(Tasks to perform)
A) Decide whether each statement agrees with the article on ChatGPT and data-stealing code: (i) Mulgrew described himself as an experienced programmer; (ii) the program would upload the image to an attacker-controlled Google Drive account; (iii) the program would search for a small JPEG file. Answer yes or no for each, quoting the deciding words from the article.
B) Write the next part of the article on ChatGPT and data-stealing code, picking up after its last sentence.

___ Selected extract ___

Can ChatGPT bash together some data-stealing code? With the right prompts, sure
But nothing a keen beginner couldn't do, anyway
A Forcepoint staffer has blogged about how he used ChatGPT to craft some code that exfiltrates data from an infected machine. At first, it sounds bad, but in reality, it's nothing an intermediate or keen beginner programmer couldn't whack together themselves anyway.
His experiment does, to some extent, highlight how the code-suggesting unreliable chatbot, built by OpenAI and pushed by Microsoft, could be used to cut some corners in malware development or automate the process.
It also shows how someone, potentially one without any coding experience, can make the bot jump its guardrails, which are supposed to prevent it from outputting potentially dangerous code, and have the AI service put together an undesirable program.
Forcepoint's Aaron Mulgrew, who confessed he is a novice, figured he wanted to create a program, without writing any code himself, that could exfiltrate data from an infected machine.
This program would be run after someone had done the hard work of breaking into a network via a vulnerability, guessing or obtaining a victim's login credentials, or social engineering. The malware would also need to overcome whatever local defenses there are, such a Windows Defender and policy controls on running software.
The exfiltration program, Mulgrew decided, would hunt for a large PNG file on the computer, use steganography to hide within that PNG a sensitive document on the system the intruder wished to steal – such as a spreadsheet of customers or product roadmap – and then upload the data-stuffed image to an attacker-controlled Google Drive account. Google Drive was chosen because most organizations allow connections to the cloud service.

___ Information ___

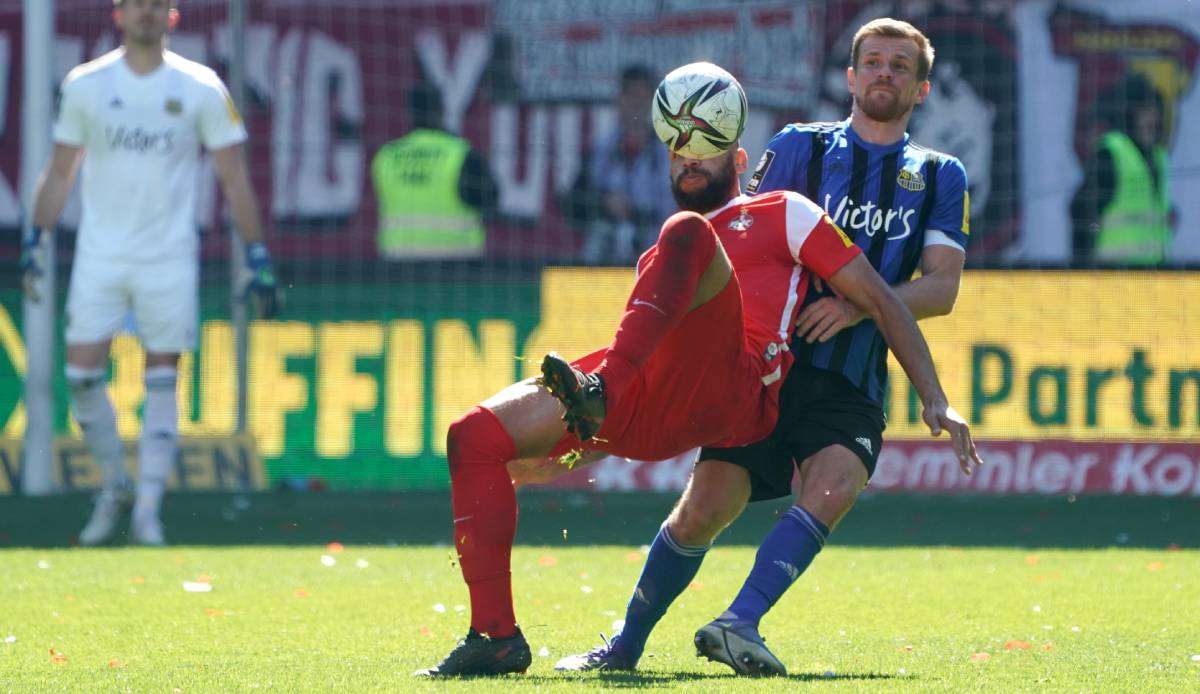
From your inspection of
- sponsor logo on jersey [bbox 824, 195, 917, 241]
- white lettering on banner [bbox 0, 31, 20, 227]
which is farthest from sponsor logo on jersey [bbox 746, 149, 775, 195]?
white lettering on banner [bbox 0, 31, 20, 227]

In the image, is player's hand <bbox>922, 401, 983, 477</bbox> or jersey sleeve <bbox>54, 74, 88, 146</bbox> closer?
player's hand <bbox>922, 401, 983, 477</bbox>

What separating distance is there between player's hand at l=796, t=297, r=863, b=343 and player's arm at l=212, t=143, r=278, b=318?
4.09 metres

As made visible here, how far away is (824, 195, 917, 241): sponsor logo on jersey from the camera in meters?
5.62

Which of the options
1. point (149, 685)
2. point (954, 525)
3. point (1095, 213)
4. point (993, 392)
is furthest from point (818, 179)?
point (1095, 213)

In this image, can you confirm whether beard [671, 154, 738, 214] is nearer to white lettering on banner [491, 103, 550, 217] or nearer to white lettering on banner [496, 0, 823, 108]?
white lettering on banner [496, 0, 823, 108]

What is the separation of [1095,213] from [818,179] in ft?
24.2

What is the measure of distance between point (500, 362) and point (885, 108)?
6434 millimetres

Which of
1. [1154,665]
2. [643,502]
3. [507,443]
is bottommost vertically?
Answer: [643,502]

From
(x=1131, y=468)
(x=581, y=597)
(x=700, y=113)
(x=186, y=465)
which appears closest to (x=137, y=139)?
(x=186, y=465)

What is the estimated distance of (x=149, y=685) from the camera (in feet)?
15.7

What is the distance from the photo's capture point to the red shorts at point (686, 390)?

___

(Outputs for the tasks)
A)
(i) No: "who confessed he is a novice"
(ii) Yes: "upload the data-stuffed image to an attacker-controlled Google Drive account"
(iii) No: "hunt for a large PNG file on the computer"

B)
Because the chatbot's guardrails prevent it from answering any prompt that includes "malware," more or less, developing this exfiltration tool required some creativity with the instructions to the bot. It took Mulgrew only two attempts, we're told, to start side-stepping these limitations.
Mulgrew says producing the tool took "only a few hours." His write-up on Tuesday of his experimentation can be found here, though (in our opinion) ignore the stuff about zero days and how the bot could write code that would take normal programmers days to do. There's no zero day, and this stuff can be bashed together within an hour or so by a competent human. An afternoon if you're new to handling files programmatically.
- Russian criminals can't wait to hop over OpenAI's fence, use ChatGPT for evil
- AI-generated phishing emails just got much more convincing
- ChatGPT is coming for your jobs – the terrible ones, at least
- Bogus ChatGPT extension steals Facebook cookies
Since he couldn't simply ask ChatGPT to write malware, Mulgrew asked the chatbot to write small snippets of Go code he could manually stitch together. He also had the AI calling on Auyer's Steganographic Library to do the job of hiding high-value files in a large 5MB-plus PNG that the program had located on disk.
To find the high-value documents to steal, Mulgrew asked the AI to write code that iterates over the user's Documents, Desktop, and AppData folders on their Windows box, and locates any PDF or DOCX files with a maximum size of 1MB — this ensures that the entire document can be embedded into a single image and, hopefully, smuggled out without raising any alarms.
"Combing the snippets using a prompt was surprisingly the easiest part, as I simply needed to post the code snippets I had managed to get ChatGPT to generate and combine them together," he wrote.
However, since most high-value documents worth stealing will likely be larger than 1MB, Mulgrew asked ChatGPT to write code to split a PDF into 100KB pieces, and insert each chunk into its own PNG, which would all be exfiltrated into the attacker's cloud storage. This took "four or five prompts," he noted.
Next, Mulgrew wanted to make sure his final executable would go undetected through VirusTotal, which runs submitted files through various antivirus checkers to see if any recognize the binary as malicious. With some tweaks – such as asking ChatGPT to delay the start time of the program by two minutes, which fools some AV tools – and other massaging, such as obfuscating the code, he was eventually able to get the program through VirusTotal without any alarms going off, or so we're told.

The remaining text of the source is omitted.